It's a subtle work that takes its time with its characters, particularly the two at its center: childlike Bobby, wounded by losing his brother and mother too soon, and brittle, lonely Jonathan. The boys grow up together in 1960s Cleveland, under the loving eye of Jonathan's mother, Alice. As children do, they eventually move away, later reuniting in New York with a third friend, Claire.
Though romantic and sexual attachments form fleeting alliances in this group (Bobby and Jonathan experiment sexually as teens; Claire and Bobby have an affair which results in a child), it's really a story of companionship, of people exploring their necessity to each other. At times, Michael Mayer's film made me think of Thomas McCarthy's underrated "The Station Agent," in the way it creates an unusual kind of family, a three-of-us-against-the-world bond of affection and a celebration of ensemble acting.
But "A Home" has a real problem, and it comes from a surprising source: Cunningham himself. The author wrote his first screenplay adaptation for this film ("The Hours" was adapted by playwright David Hare), and while the characters definitely live on the pages of his novel, they don't quite make it unscathed to the screen.

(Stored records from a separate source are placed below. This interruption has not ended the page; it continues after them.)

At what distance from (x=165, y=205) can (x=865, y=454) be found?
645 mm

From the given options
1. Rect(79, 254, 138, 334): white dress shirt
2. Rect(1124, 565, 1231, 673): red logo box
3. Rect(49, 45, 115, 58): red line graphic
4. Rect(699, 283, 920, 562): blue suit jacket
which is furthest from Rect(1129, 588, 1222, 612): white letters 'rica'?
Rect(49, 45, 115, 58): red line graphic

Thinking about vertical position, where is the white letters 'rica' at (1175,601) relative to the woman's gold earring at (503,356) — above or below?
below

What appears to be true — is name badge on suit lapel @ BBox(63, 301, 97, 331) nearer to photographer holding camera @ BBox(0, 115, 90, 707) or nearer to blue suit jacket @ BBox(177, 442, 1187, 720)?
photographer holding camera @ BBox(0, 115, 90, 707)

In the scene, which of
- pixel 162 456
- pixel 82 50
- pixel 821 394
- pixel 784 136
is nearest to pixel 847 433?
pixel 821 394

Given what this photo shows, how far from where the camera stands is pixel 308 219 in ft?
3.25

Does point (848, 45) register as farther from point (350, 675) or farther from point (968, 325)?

In a novel, there's more room for nuance, for dwelling on the tiny details and impressions that make up a life. On screen, things must by necessity be condensed by focusing in, by deciding what part of the story to tell, by choosing key moments. And somehow, Cunningham's adaptation leaves the soul of some of his characters behind. Jonathan (Dallas Roberts) is especially problematic: We don't quite understand where his occasional rage comes from. And Robin Wright Penn's theatrical Claire, with her vintage clothes and ever-changing hair, never seems quite real; the character on screen is arty rather than artful.
Nonetheless, Mayer's film is never less than watchable and often quite moving, especially when Colin Farrell (as Bobby) or Sissy Spacek (Alice) are on screen. Both are performers of great warmth; both can create dialogue without words.
Farrell, a legendary bad-boy off screen, is quiet and soulful here; becoming the film's heart and its home.